従来の課題を解決した睡眠計測サービス
睡眠に関する従来の研究や製品開発では、対象者の睡眠の状態を把握するために、アンケートや活動量計などが用いられてきた。しかし、アンケートは対象者の主観的な評価に基づいており、結果は個人差が大きいものになってしまう。また、睡眠・覚醒を体動から推定する活動量計は、睡眠の質に関して限られた情報しか得られなかったという。そこで、臨床レベルで睡眠を計測する標準法としては、脳波などの生体電位を測定する終夜ポリグラフ検査(PSG検査)が挙げられる。ただし、この方法では検査入院が必要となることに加え、20以上の電極やセンサーの装着による対象者の負担も大きいため、日常の睡眠状態を把握できない。また、得られた生体データの解析による睡眠段階の判定にも時間がかかり、汎用性が高いとはいえなかった。
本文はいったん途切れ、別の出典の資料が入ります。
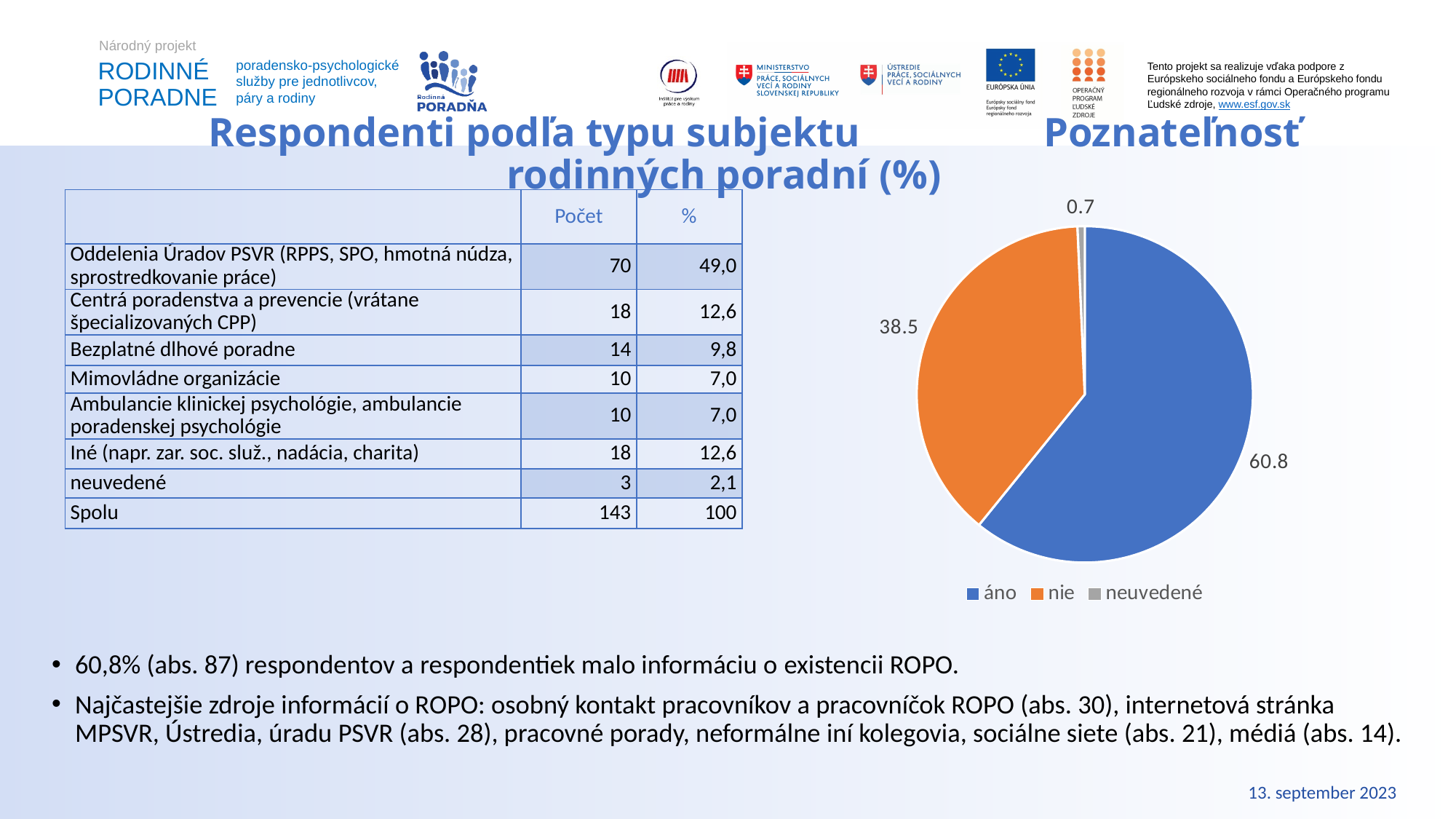
In the "Poznateľnosť" pie chart, what is the value for "neuvedené"? 0.7 In the "Poznateľnosť" pie chart, what is the value for "nie"? 38.5 How many entries does the legend of the "Poznateľnosť" pie chart list? 3 Which slice of the "Poznateľnosť" pie chart is the largest? áno In the "Poznateľnosť" pie chart, what colour is the "áno" slice? blue Which slice of the "Poznateľnosť" pie chart is the smallest? neuvedené In the "Poznateľnosť" pie chart, what is the difference between the values for "áno" and "nie"? 22.3 In the "Poznateľnosť" pie chart, what is the value for "áno"? 60.8 What kind of chart is shown under the title "Poznateľnosť"? pie chart In the "Poznateľnosť" pie chart, what colour is the "nie" slice? orange In the "Poznateľnosť" pie chart, which is larger, "nie" or "neuvedené"? nie How many slices does the "Poznateľnosť" pie chart have? 3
筑波大学発のスタートアップであるS'UIMINは前述のような状況を踏まえ、PSG検査と同等の精度で脳波データを取得できるウェアラブルデバイスと、高精度のAI解析システムをそれぞれ開発。これらを組み合わせ、実用的な睡眠計測サービス「InSomnograf®」として提供するに至っている。
20種類以上の睡眠指標を算出
「InSomnograf®」の睡眠計測は、アメリカ睡眠学会が提唱する睡眠ステージ判定を忠実に再現したもの。脳波データを30秒ごとの単位(エポック)に分けて、ノンレム睡眠やレム睡眠などの判定を行う。そして、睡眠経過図から20種類以上の睡眠指標を自動的に算出する。サービスの利用にあたっては、企業や研究機関にて対象者を抽出。対象者は、S'UIMINのウェアラブルデバイスを用いて、7晩にわたる測定を実施する。その後、デバイスをS'UIMINに返送。AIシステムによる脳波データの解析が行われ、結果がレポートで共有されるとのことだ。